On top of that, the use of the supercomputer was not fully transparent to the Computing Center as it was unclear who was using the machine at the exact moment of time, whether or not a user was solving the problems stated as attempted to be solved, if the work ended in success, and what the challenges along the way were. Users were filing the reports as they could, which never guaranteed they were full and precise.
MSU planned on boosting the computing capacity, but it would have produced no result with the user issues at hand. This is why the stakeholder decided to have an automated access system developed that’d help tackle the aforementioned problems, and that led Evrone to carrying out the research and getting understanding of how to build an access control system.
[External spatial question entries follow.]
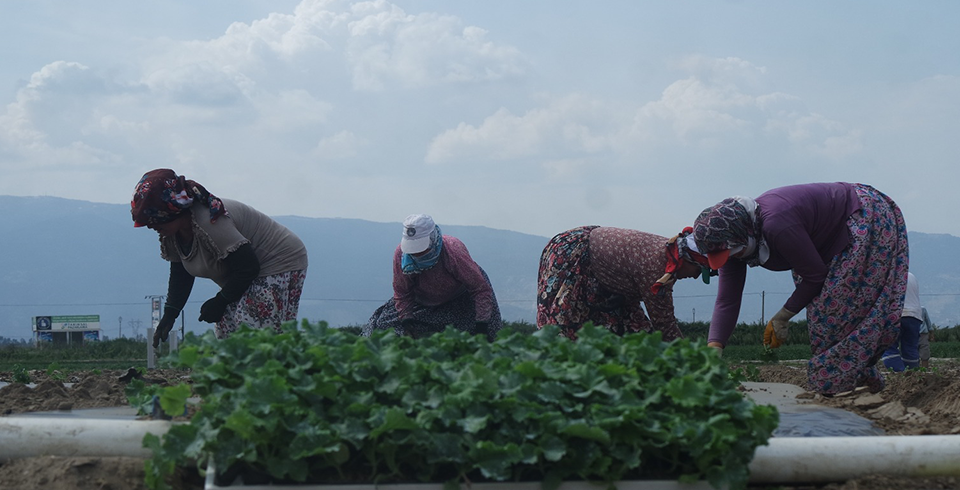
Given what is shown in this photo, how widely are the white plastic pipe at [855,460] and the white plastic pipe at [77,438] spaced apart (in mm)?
1931

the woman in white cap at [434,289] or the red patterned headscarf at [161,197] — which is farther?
the woman in white cap at [434,289]

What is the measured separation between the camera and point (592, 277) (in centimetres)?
532

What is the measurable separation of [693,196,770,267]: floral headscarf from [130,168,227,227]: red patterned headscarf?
2480 mm

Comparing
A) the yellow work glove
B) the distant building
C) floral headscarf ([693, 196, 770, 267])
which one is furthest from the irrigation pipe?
the distant building

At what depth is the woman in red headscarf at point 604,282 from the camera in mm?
5043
Open source for supercomputers
What is access control system and how it works? The main idea behind an access system was to make Octoshell compatible with any supercomputer worldwide, irrelevant of whether it’s a school, an institution, or a company. This required a modular structure.
Modular means flexible. For instance, a computing center needs its unique form, registration routine, or report form, then its employee could make changes to a module, or write one from scratch to set up the system meeting the organization’s need. The functionality of the basic app and modules put together were achieved through:
- Fast and easy access to a supercomputer network and its computing capacities
- Exchange of approving documents online
- Automatically granting access details upon approval
- Control over tasks being performed
- Supercomputer workload control
- Automation of timely and full report offering by users
- Automated report generation covering supercomputer use efficiency
- Creation of stats analysis system
- User helpdesk
- Pickup of computation failure reports
- Automated processing of emergencies
In order to deliver the modular design, we’ve decided to go with Rails engines, the foundation of any Rails project. Engine is a standalone library that can be of a ruby gem format and work with the main application. Shopify is a popular project with the same approach.
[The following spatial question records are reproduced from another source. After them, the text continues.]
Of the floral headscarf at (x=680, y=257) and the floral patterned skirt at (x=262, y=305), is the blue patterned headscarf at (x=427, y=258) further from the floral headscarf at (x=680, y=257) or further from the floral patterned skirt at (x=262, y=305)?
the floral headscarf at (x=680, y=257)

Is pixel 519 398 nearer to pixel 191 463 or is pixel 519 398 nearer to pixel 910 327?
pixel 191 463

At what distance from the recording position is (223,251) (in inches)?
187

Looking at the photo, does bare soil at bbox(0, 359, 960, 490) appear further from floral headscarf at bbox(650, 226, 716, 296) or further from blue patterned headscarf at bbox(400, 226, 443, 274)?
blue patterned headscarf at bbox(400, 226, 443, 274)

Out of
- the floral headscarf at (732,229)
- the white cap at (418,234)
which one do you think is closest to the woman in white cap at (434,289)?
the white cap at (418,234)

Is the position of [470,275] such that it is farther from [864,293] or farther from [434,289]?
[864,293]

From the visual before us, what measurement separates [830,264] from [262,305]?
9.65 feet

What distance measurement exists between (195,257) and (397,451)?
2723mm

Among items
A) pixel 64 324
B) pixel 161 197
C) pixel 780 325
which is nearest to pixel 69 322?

The basic app offers fundamental functionality such as user profile, grouping users according to access rights, and granting rights to perform tasks. The rest of it is modular. Octoshell is a JRuby program, as supercomputers multitask a lot. Regular Ruby is poorly scalable to all processor cores, whereas JRuby utilizes all available processors equally.
After the introduction:
- Access granting time was cut to 17 hours, from several weeks
- More than 600 scientific projects being worked on simultaneously
- Over 250 scientific organizations and 3,000 users got access to the computers
- Helpdesk handles over 1,000 tickets a year
The supercomputer management system is being distributed under the MIT License, and you can find a repository on Github.com.